In the section seven of the paper the authors start to present some analysis based on the results presented in the tables (e.g.: “In Experiment 1 (Table 4), a mean of 76.16% match
for privacy categories with a standard deviation of 12.41 was achieved”, “This experiment demonstrated (Table 5) that the user has to read on average 11.09 sentences with a standard deviation of 14.70, or about 12.09% of a policy with a standard deviation of 16.06…” and so on) but it is not clear how they calculated the percentages and the standard deviation for each table. No such numbers could be found in the tables the authors refer to in the seventh section.
No details about additional analysis of the individual results that were mentioned in the seventh section are provided in the paper. Moreover, the authors list clues provided by “a qualitative analysis” but this analysis was not described anywhere in the paper.
The following sentence contains wrong numbers or a wrong reference to the table: “In general, the total number of sentences dramatically increased from 364 to 1503 (Table 8)”. There are no such numbers in Table 8.

Every figure and every table in the whole paper should be tighter coupled with the text.

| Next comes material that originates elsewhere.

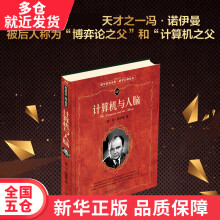 《书计算机与人脑科学元典丛书科学素养文库对计算机的运算和人脑思维的过程进行比较研究籍》[91M]百度网盘|pdf下载|亲测有效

For example, Figure 1, Table 1, Table 2 are not explained in the paper at all. Some information is mentioned about Table 4 – Table 11, however, the authors do not elaborate on the results presented in the tables.

In addition to the above suggested changes, thorough proofreading is recommended to eliminate various grammar and orthographic mistakes as well as many inconsistencies (e.g.: “iteratively built in iterations”, “a corpus 631 privacy policies”, “OECD’s guidelines for (Organization for Economic Co-operation and Development)”, “by by defining as many axioms needed to answer”, “target audience, user access, and user access”, “for privacy policies already processed”, “coolie”, “Compute the the number” etc.). The major problems concern abbreviations. Although the terms and their abbreviations are common to the sematic web domain, one still has to write the full text version the first time they mention the term (OPP, SPARQL, CSV, OWL-DL, JSON, URL, etc.). The authors should readjust the placement of tables and figures. Table 12 and Figure 9 should be removed from the references.